Grundsätzlich gab Grindel zu bedenken, dass der Fußball ein Spiegelbild der Gesellschaft sei. "Und weil so viele auf den Fußball schauen, bietet dieser eine große öffentliche Plattform und zieht auch solche Menschen an, denen es weniger um Fußball, sondern vielmehr darum geht, sich selbst darzustellen - leider auch, indem sie gewalttätig werden und andere gefährden", sagte der DFB-Präsident. _____________________________________________________________________

DFB-Präsident sieht Nationalmannschaft gut gerüstet für 2019

Grindel erwartet selbstbewusstes Auftreten in der EM-Qualifikation

Osnabrück. Reinhard Grindel blickt trotz des frühen Aus der deutschen Nationalmannschaft bei der Fußball-Weltmeisterschaft in Russland positiv in die Zukunft. "Sportlich war es mit Blick auf die WM natürlich ein enttäuschendes Jahr", sagte der Präsident des Deutschen Fußball-Bundes in einem Interview der "Neuen Osnabrücker Zeitung". Die Perspektiven seien aber gut. "Insbesondere in den beiden letzten Länderspielen gegen Russland und die Niederlande haben wir gesehen, dass sich dort eine Mannschaft mit einem neuen Gesicht präsentiert, die attraktiven Fußball spielen will. Deswegen können wir selbstbewusst in die Qualifikation zur Europameisterschaft 2020 gehen", so Grindel weiter.
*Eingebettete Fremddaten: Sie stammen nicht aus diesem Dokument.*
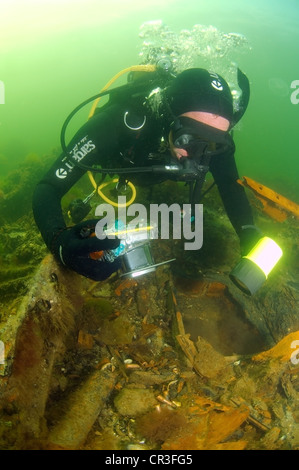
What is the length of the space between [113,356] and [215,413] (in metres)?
1.16

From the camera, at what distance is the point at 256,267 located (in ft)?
7.84

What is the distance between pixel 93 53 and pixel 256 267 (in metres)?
80.7

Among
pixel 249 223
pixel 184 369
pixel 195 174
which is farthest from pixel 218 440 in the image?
pixel 195 174

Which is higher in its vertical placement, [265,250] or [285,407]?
[265,250]

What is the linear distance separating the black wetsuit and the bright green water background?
49.0 ft

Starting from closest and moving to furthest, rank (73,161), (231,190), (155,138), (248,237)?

Eine "tolle Perspektive" bringe seiner Meinung nach auch der Zuschlag zur Ausrichtung der Europameisterschaft 2024. "Von diesem Turnier wird der Fußball in der Spitze und in der Breite profitieren."

Für 2019 wünscht sich der DFB-Präsident "eine souveräne Qualifikation unserer Nationalmannschaft und den Baubeginn der neuen DFB-Zentrale mit der Akademie auf dem Gelände der ehemaligen Galopprennbahn in Frankfurt. Privat ist Gesundheit für meine Familie und mich das Wichtigste".